Schwäbische Zeitung (Tettnang)
Die „Farben der Nacht“sind düster
Der erste Roman von Davit Gabunia ist ein voyeuristischer Thriller
So viel vorneweg: Am Ende wird keiner der Figuren in „Farben der Nacht“von Davit Gabunia glücklich sein. Nicht der arbeitslose Surab, nicht seine untreue Ehefrau und auch nicht der neue Mieter, der gegenüber eingezogen ist und mit dem die Handlung erst ins Rollen kommt. Denn Surab vertreibt sich die Langeweile damit, nachts den neuen Nachbarn in seiner Wohnung zu beobachten. Was er sieht, versucht er zu seinem Vorteil zu nutzen und aus seinem Alltag auszubrechen.
Schnell merkt Surab, dass sein neuer Nachbar regelmäßig nächtlichen Besuch von einem hohen Beamten bekommt, und dass die beiden eine geheime Affäre haben. Nächtelang lauert er den beiden hinter seinem Fenster auf. Er beginnt zu fotografieren und zu filmen. Stellt sich vor, was die Männer sagen und steigert sich so sehr in seinen Voyeurismus hinein, dass er sogar bereut, keine Abhöranlage installiert zu haben. Aber so viel er auch in der Nachbarwohnung sieht, so wenig erkennt er, was in seinem eigentlichen Umfeld geschieht.

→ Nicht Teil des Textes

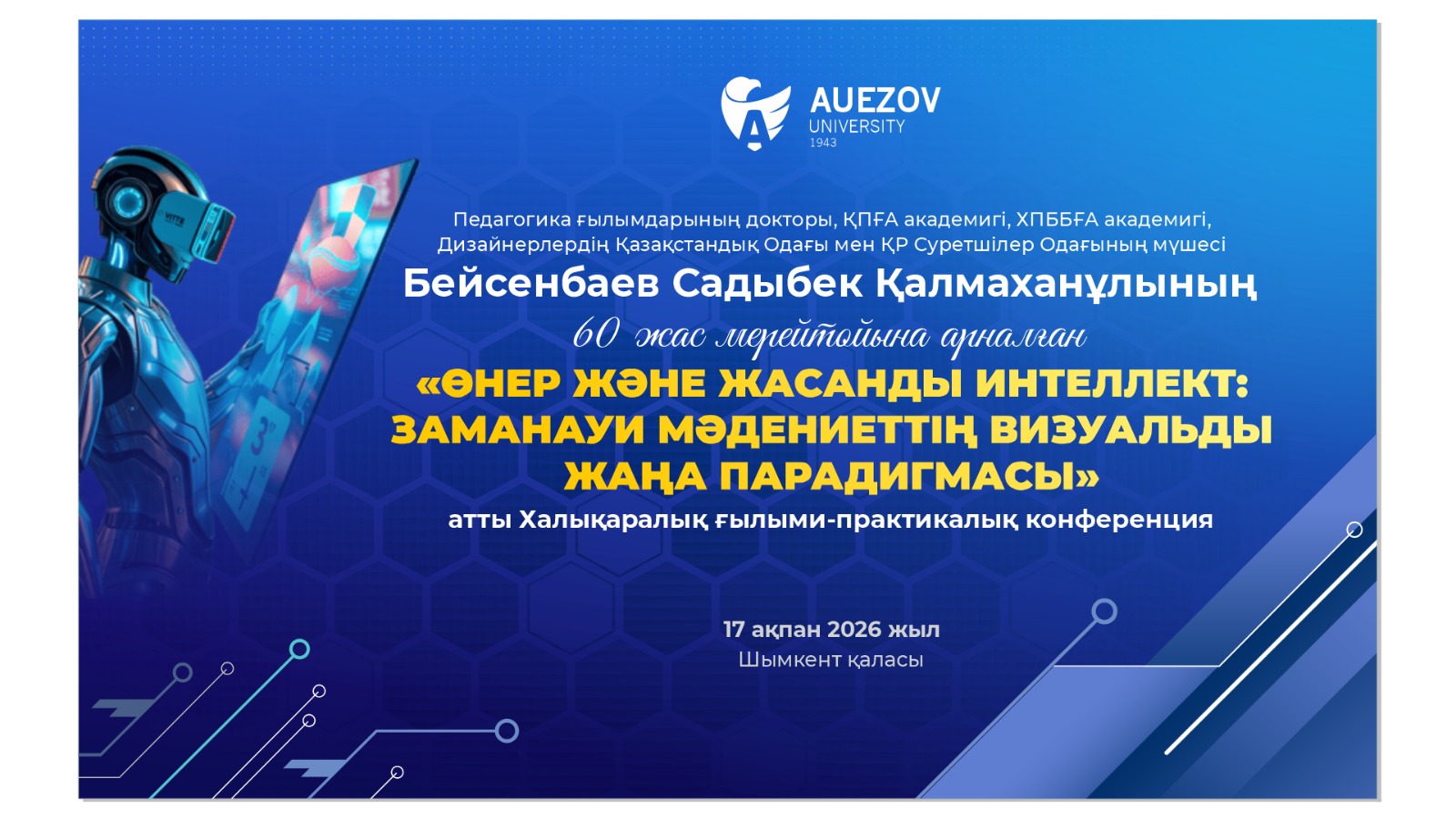 AUEZOV
UNIVERSITY
1943

Педагогика ғылымдарының докторы, ҚПҒА академигі, ХПББҒА академигі, Дизайнерлердің Қазақстандық Одағы мен ҚР Суретшілер Одағының мүшесі
Бейсенбаев Садыбек Қалмаханұлының
60 жас мерейтойына арналған
«ӨНЕР ЖӘНЕ ЖАСАНДЫ ИНТЕЛЛЕКТ: ЗАМАНАУИ МӘДЕНИЕТТІҢ ВИЗУАЛЬДЫ ЖАҢА ПАРАДИГМАСЫ»
атты Халықаралық ғылыми-практикалық конференция

17 ақпан 2026 жыл
Шымкент қаласы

Zur Zeit des Regierungswechsels
Die Geschichte spielt in politisch unruhigen Zeiten. Georgien steht vor einem radikalen Regierungswechsel, 2012 gehen die Menschen auf die Straße. Auch weil schreckliche Bilder von Misshandlungen in georgischen Gefängnissen auftauchen. Die Unruhe und der Umbruch spiegelt sich auch in den Charakteren wieder, die Davit Gabunia vor dieser gesellschaftlichen Kulisse in enge, stickige Wohnungen in einem tristen Wohnblock setzt. Aber Surab sieht nur zu. Vor dem Fernseher, hinter dem Fenster. Sowohl den Demonstranten als auch dem Treiben in der Nachbarwohnung. Mit seiner Passivität handelt er letztendlich dennoch.
Dass der 36-jährige Autor Gabunia bisher hauptsächlich als Theaterautor in Erscheinung getreten ist, merkt man seinem Erstlingswerk an. Zum einen an der überschaubaren Zahl der Charaktere, zum anderen aber hauptsächlich an den wenigen Handlungsorten, die aus dem Roman besonders zu Beginn ein beklemmendes Kammerspiel machen. Mit dem Effekt, dass der Leser die Hitze und Enge der Wohnung fast am eignen Leib zu spüren bekommt, und sich nach langen Beschreibungen des zähen Alltags danach sehnt, dass in der Wohnung gegenüber etwas Spannendes passiert. So wie der Protagonist auch.
Gabunia erzählt seine Geschichte über zwei Drittel aus der Innensicht von Surab und beginnt später auch aus der Sicht der anderen Figuren zu schreiben. Vielleicht sogar etwas zu spät, da sich der Roman durch den häufigen Perspektivenwechsel gegen Ende hin deutlich spannender liest. Trotz mancher Längen schafft Gabunia mit „Farben der Nacht“einen spannenden und feinsinnigen Thriller mit tiefen Einblicken in die Psyche und Abgründe der Charaktere, der manche Kritiker nicht zu unrecht an Hitchcocks „Das Fenster zum Hof“erinnert.
Davit Gabunia: Farben der Nacht, Rowohlt, Reinbek/Berlin, 192 Seiten, 20 Euro.